Results of the 40-year computer simulations showed the following management implications for the RMF:

  • Prevention is important to reduce spread rates. 
  • Prioritizing treatment of small patches (early detection-rapid response) is more effective than focusing on large patches. 
  • Efforts to increase treatment success (applicator education, GPS use, etc.) should be a priority. 
  • Effective management has net positive economic outcome, even when only accounting for grazing revenue. 
  • Biocontrol is important for treating unmanageable infestations and reducing overall costs. 
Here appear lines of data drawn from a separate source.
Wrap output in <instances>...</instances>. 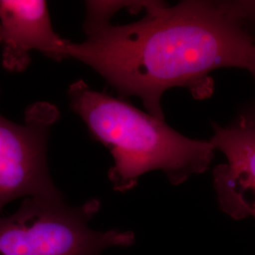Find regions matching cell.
I'll list each match as a JSON object with an SVG mask.
<instances>
[{
    "instance_id": "8",
    "label": "cell",
    "mask_w": 255,
    "mask_h": 255,
    "mask_svg": "<svg viewBox=\"0 0 255 255\" xmlns=\"http://www.w3.org/2000/svg\"><path fill=\"white\" fill-rule=\"evenodd\" d=\"M250 73L254 76L255 81V63L252 71ZM239 118L245 119L247 121L255 123V97L253 101L250 104H248L244 109L242 110L241 114L239 115Z\"/></svg>"
},
{
    "instance_id": "4",
    "label": "cell",
    "mask_w": 255,
    "mask_h": 255,
    "mask_svg": "<svg viewBox=\"0 0 255 255\" xmlns=\"http://www.w3.org/2000/svg\"><path fill=\"white\" fill-rule=\"evenodd\" d=\"M58 119L59 111L48 102L31 104L23 124L0 115V216L7 204L20 198L62 194L46 161L49 129Z\"/></svg>"
},
{
    "instance_id": "6",
    "label": "cell",
    "mask_w": 255,
    "mask_h": 255,
    "mask_svg": "<svg viewBox=\"0 0 255 255\" xmlns=\"http://www.w3.org/2000/svg\"><path fill=\"white\" fill-rule=\"evenodd\" d=\"M66 42L52 27L46 1L0 0L2 63L9 71L26 69L31 51L63 60Z\"/></svg>"
},
{
    "instance_id": "2",
    "label": "cell",
    "mask_w": 255,
    "mask_h": 255,
    "mask_svg": "<svg viewBox=\"0 0 255 255\" xmlns=\"http://www.w3.org/2000/svg\"><path fill=\"white\" fill-rule=\"evenodd\" d=\"M68 97L92 136L113 156L108 176L116 191L132 189L139 178L150 171H162L174 185L182 184L208 170L215 158L210 140L184 136L164 120L95 91L83 81L70 85Z\"/></svg>"
},
{
    "instance_id": "7",
    "label": "cell",
    "mask_w": 255,
    "mask_h": 255,
    "mask_svg": "<svg viewBox=\"0 0 255 255\" xmlns=\"http://www.w3.org/2000/svg\"><path fill=\"white\" fill-rule=\"evenodd\" d=\"M223 2L230 13L244 27L255 26V0Z\"/></svg>"
},
{
    "instance_id": "5",
    "label": "cell",
    "mask_w": 255,
    "mask_h": 255,
    "mask_svg": "<svg viewBox=\"0 0 255 255\" xmlns=\"http://www.w3.org/2000/svg\"><path fill=\"white\" fill-rule=\"evenodd\" d=\"M210 142L225 157L213 171L220 209L234 219H255V123L238 117L214 125Z\"/></svg>"
},
{
    "instance_id": "1",
    "label": "cell",
    "mask_w": 255,
    "mask_h": 255,
    "mask_svg": "<svg viewBox=\"0 0 255 255\" xmlns=\"http://www.w3.org/2000/svg\"><path fill=\"white\" fill-rule=\"evenodd\" d=\"M119 9V1H87L86 39L67 40L64 58L90 66L120 95L138 97L156 119L164 120V92L187 88L205 99L214 89L210 73L255 65V38L223 1H141L142 16L113 24Z\"/></svg>"
},
{
    "instance_id": "3",
    "label": "cell",
    "mask_w": 255,
    "mask_h": 255,
    "mask_svg": "<svg viewBox=\"0 0 255 255\" xmlns=\"http://www.w3.org/2000/svg\"><path fill=\"white\" fill-rule=\"evenodd\" d=\"M100 209L97 199L71 206L62 194L24 199L13 214L0 216V255H100L112 247L131 246L132 232L90 228Z\"/></svg>"
}]
</instances>
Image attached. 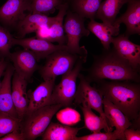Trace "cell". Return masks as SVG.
Returning <instances> with one entry per match:
<instances>
[{
	"label": "cell",
	"instance_id": "obj_1",
	"mask_svg": "<svg viewBox=\"0 0 140 140\" xmlns=\"http://www.w3.org/2000/svg\"><path fill=\"white\" fill-rule=\"evenodd\" d=\"M93 58L91 66L82 69L87 72L85 77L90 83L105 79L140 82V73L133 69L113 48H103L101 54L93 55Z\"/></svg>",
	"mask_w": 140,
	"mask_h": 140
},
{
	"label": "cell",
	"instance_id": "obj_2",
	"mask_svg": "<svg viewBox=\"0 0 140 140\" xmlns=\"http://www.w3.org/2000/svg\"><path fill=\"white\" fill-rule=\"evenodd\" d=\"M94 86L103 97L113 103L131 122L140 119L139 83L103 79L94 82Z\"/></svg>",
	"mask_w": 140,
	"mask_h": 140
},
{
	"label": "cell",
	"instance_id": "obj_3",
	"mask_svg": "<svg viewBox=\"0 0 140 140\" xmlns=\"http://www.w3.org/2000/svg\"><path fill=\"white\" fill-rule=\"evenodd\" d=\"M62 107L61 104L47 105L25 114L20 121L19 128L25 140H34L41 136L53 116Z\"/></svg>",
	"mask_w": 140,
	"mask_h": 140
},
{
	"label": "cell",
	"instance_id": "obj_4",
	"mask_svg": "<svg viewBox=\"0 0 140 140\" xmlns=\"http://www.w3.org/2000/svg\"><path fill=\"white\" fill-rule=\"evenodd\" d=\"M87 56H80L73 69L62 75L60 82L55 85L50 105L61 104L63 107H67L72 104L77 90V79L82 70L83 65L86 61Z\"/></svg>",
	"mask_w": 140,
	"mask_h": 140
},
{
	"label": "cell",
	"instance_id": "obj_5",
	"mask_svg": "<svg viewBox=\"0 0 140 140\" xmlns=\"http://www.w3.org/2000/svg\"><path fill=\"white\" fill-rule=\"evenodd\" d=\"M71 53L66 50L56 51L46 58L44 64L40 66L39 73L44 81L55 79L60 75L70 71L81 55Z\"/></svg>",
	"mask_w": 140,
	"mask_h": 140
},
{
	"label": "cell",
	"instance_id": "obj_6",
	"mask_svg": "<svg viewBox=\"0 0 140 140\" xmlns=\"http://www.w3.org/2000/svg\"><path fill=\"white\" fill-rule=\"evenodd\" d=\"M66 16L63 26L67 39L66 50L73 53L87 54L85 47L79 45L81 38L83 37L88 36L90 33L85 27V18L68 9Z\"/></svg>",
	"mask_w": 140,
	"mask_h": 140
},
{
	"label": "cell",
	"instance_id": "obj_7",
	"mask_svg": "<svg viewBox=\"0 0 140 140\" xmlns=\"http://www.w3.org/2000/svg\"><path fill=\"white\" fill-rule=\"evenodd\" d=\"M78 78L79 82L74 101L79 105L86 106L95 110L107 123L103 109L102 95L94 86H91L83 74L80 73Z\"/></svg>",
	"mask_w": 140,
	"mask_h": 140
},
{
	"label": "cell",
	"instance_id": "obj_8",
	"mask_svg": "<svg viewBox=\"0 0 140 140\" xmlns=\"http://www.w3.org/2000/svg\"><path fill=\"white\" fill-rule=\"evenodd\" d=\"M30 3L31 0H8L0 7V22L9 30L16 29L20 22L32 13Z\"/></svg>",
	"mask_w": 140,
	"mask_h": 140
},
{
	"label": "cell",
	"instance_id": "obj_9",
	"mask_svg": "<svg viewBox=\"0 0 140 140\" xmlns=\"http://www.w3.org/2000/svg\"><path fill=\"white\" fill-rule=\"evenodd\" d=\"M113 48L134 70L140 73V46L130 41L124 34L113 37Z\"/></svg>",
	"mask_w": 140,
	"mask_h": 140
},
{
	"label": "cell",
	"instance_id": "obj_10",
	"mask_svg": "<svg viewBox=\"0 0 140 140\" xmlns=\"http://www.w3.org/2000/svg\"><path fill=\"white\" fill-rule=\"evenodd\" d=\"M8 58L12 63L14 71L28 81L40 67L34 54L28 49L23 48L11 53Z\"/></svg>",
	"mask_w": 140,
	"mask_h": 140
},
{
	"label": "cell",
	"instance_id": "obj_11",
	"mask_svg": "<svg viewBox=\"0 0 140 140\" xmlns=\"http://www.w3.org/2000/svg\"><path fill=\"white\" fill-rule=\"evenodd\" d=\"M13 45H18L32 52L37 61L45 58L49 55L58 50H66V45H55L46 40L36 37L28 38L13 37Z\"/></svg>",
	"mask_w": 140,
	"mask_h": 140
},
{
	"label": "cell",
	"instance_id": "obj_12",
	"mask_svg": "<svg viewBox=\"0 0 140 140\" xmlns=\"http://www.w3.org/2000/svg\"><path fill=\"white\" fill-rule=\"evenodd\" d=\"M14 72L12 65H8L0 83V113H6L19 120L12 96V79Z\"/></svg>",
	"mask_w": 140,
	"mask_h": 140
},
{
	"label": "cell",
	"instance_id": "obj_13",
	"mask_svg": "<svg viewBox=\"0 0 140 140\" xmlns=\"http://www.w3.org/2000/svg\"><path fill=\"white\" fill-rule=\"evenodd\" d=\"M127 4L126 11L116 18L113 25L124 24L126 30L124 34L129 37L132 35L140 34V0H129Z\"/></svg>",
	"mask_w": 140,
	"mask_h": 140
},
{
	"label": "cell",
	"instance_id": "obj_14",
	"mask_svg": "<svg viewBox=\"0 0 140 140\" xmlns=\"http://www.w3.org/2000/svg\"><path fill=\"white\" fill-rule=\"evenodd\" d=\"M55 80L44 81L34 90H30L28 91L27 95L29 104L25 114L50 105Z\"/></svg>",
	"mask_w": 140,
	"mask_h": 140
},
{
	"label": "cell",
	"instance_id": "obj_15",
	"mask_svg": "<svg viewBox=\"0 0 140 140\" xmlns=\"http://www.w3.org/2000/svg\"><path fill=\"white\" fill-rule=\"evenodd\" d=\"M28 82L14 71L12 79V96L20 121L26 113L28 105L26 92Z\"/></svg>",
	"mask_w": 140,
	"mask_h": 140
},
{
	"label": "cell",
	"instance_id": "obj_16",
	"mask_svg": "<svg viewBox=\"0 0 140 140\" xmlns=\"http://www.w3.org/2000/svg\"><path fill=\"white\" fill-rule=\"evenodd\" d=\"M55 16L49 17L39 13L30 14L18 24L16 29L17 38H24L27 34L35 32L41 26L47 25L49 27L54 21Z\"/></svg>",
	"mask_w": 140,
	"mask_h": 140
},
{
	"label": "cell",
	"instance_id": "obj_17",
	"mask_svg": "<svg viewBox=\"0 0 140 140\" xmlns=\"http://www.w3.org/2000/svg\"><path fill=\"white\" fill-rule=\"evenodd\" d=\"M103 104L104 114L108 125L111 127H115L116 130L124 136L125 130L131 126L132 122L113 103L104 97Z\"/></svg>",
	"mask_w": 140,
	"mask_h": 140
},
{
	"label": "cell",
	"instance_id": "obj_18",
	"mask_svg": "<svg viewBox=\"0 0 140 140\" xmlns=\"http://www.w3.org/2000/svg\"><path fill=\"white\" fill-rule=\"evenodd\" d=\"M120 26L100 23L92 19L88 23L87 29L100 40L103 49L108 50L110 48L112 37L119 35Z\"/></svg>",
	"mask_w": 140,
	"mask_h": 140
},
{
	"label": "cell",
	"instance_id": "obj_19",
	"mask_svg": "<svg viewBox=\"0 0 140 140\" xmlns=\"http://www.w3.org/2000/svg\"><path fill=\"white\" fill-rule=\"evenodd\" d=\"M83 127L76 128L51 122L41 135L42 140H76L77 134Z\"/></svg>",
	"mask_w": 140,
	"mask_h": 140
},
{
	"label": "cell",
	"instance_id": "obj_20",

  • Detecting new infestations early and tracking existing weed locations, including previously treated patches, is important for consistent and effective control efforts. 
  • Regularly managing only a portion of weed infestations or waiting to manage until patches become a noticeable problem is costly in the long-run and results in significantly higher levels of future invasion, which will be more difficult to manage. 
  • At a broad scale, relatively un-invaded areas should be prioritized over heavily invaded areas. 

Summarized from the 2011 “Evaluating the costs and benefits of alternative weed management strategies for three Montana landscapes” by Leonardo Frid1, David Hanna2, Nathan Korb2, Brad Bauer2, Katy Bryan1, Brian Martin2, and Brett Holzer3. 1ESSA Technologies Ltd., 2The Nature Conservancy in Montana, 3Private.